Nello spirito di questa sinodalità il primo compito spetta a coloro su cui grava l’impegno di guidare le sorti della nostra città, perché non si fermino ad una pur giusta, ma ordinaria amministrazione nei limiti di un servizio funzionale, ma diano grinta al loro operare, attenti a quella parte della popolazione che per molti versi ristagna ai margini del vissuto cittadino, ci riferiamo a quelle povertà emergenti che con l’evolversi delle situazioni si accrescono e prendono un volto sempre nuovo: c’è chi è in cerca di una casa, vittima di sfratto esecutivo, senza via di soluzione, perché purtroppo trova altre case vuote, ma non disponibili; c’è chi, particolarmente oggi, è alle prese con la situazione energetica a motivo di bollette non risolvibili: a tal proposito con tutta umiltà suggeriamo che sarebbe auspicabile costituire un fondo energetico là dove anche lo Stato non riesce ad arrivare. Ma auspichiamo che si abbia un occhio vigile su situazioni che si prospettano nell’immediato futuro, che già entrano in un piano operativo e che richiedono accorgimenti mirati già al presente: pensiamo a quella trasformazione industriale che si va delineando nel settore automobilistico nel passaggio dall’endotermico all’elettrico, che andrà a compromettere sensibilmente la manodopera. Sappiamo quanta dipendenza ha Modugno in questo settore. E’ dunque una situazione – ci permettiamo di suggerire – che merita di proporsi al Piano di ripresa e resilienza (Pnrr), per prevenire disagi successivi.
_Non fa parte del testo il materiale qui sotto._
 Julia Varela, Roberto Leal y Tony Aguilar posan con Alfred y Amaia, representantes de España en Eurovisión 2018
Ma va ricordato a tutti che l’operato della pubblica autorità non si sostituisce alla responsabilità di ciascun cittadino. La sinodalità a cui facciamo riferimento non ammette deleghe: o si procede uniti o si affonda. I limiti della pubblica autorità devono portare ognuno ad un cammino virtuoso, libero da egoismo o disimpegno, facendosi carico di quella sussidiarietà capace di guardare più in profondità in quegli angoli oscuri dove solo l’occhio attento di ciascuno può arrivare.

Sono questi i desideri che auspichiamo e che quest’oggi affidiamo a San Nicola. A lui non chiediamo la soluzione dei nostri problemi, ma piuttosto che tocchi il nostro cuore ad una sincera sinodalità per poterli risolvere”.
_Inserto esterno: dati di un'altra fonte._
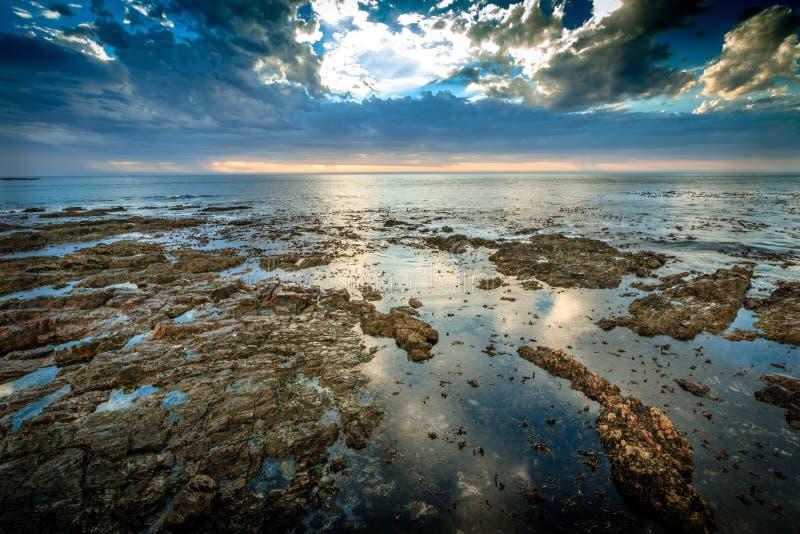 Взгляд в Атлантический океан от прогулки пункта Mouille в Кейптауне, Южной Африке стоковые фотографии rf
La devozione popolare verso san Rocco e san Nicola da Tolentino.

Uno degli appuntamenti più attesi della nostra città è certamente quello di fine settembre, – quest’anno anticipato per ragioni elettorali – quando si celebra la festa dei santi Patroni, san Rocco da Montpellier e san Nicola da Tolentino. Nella circostanza, fede e tradizione danno vita ad un evento che unisce tutta la nostra comunità.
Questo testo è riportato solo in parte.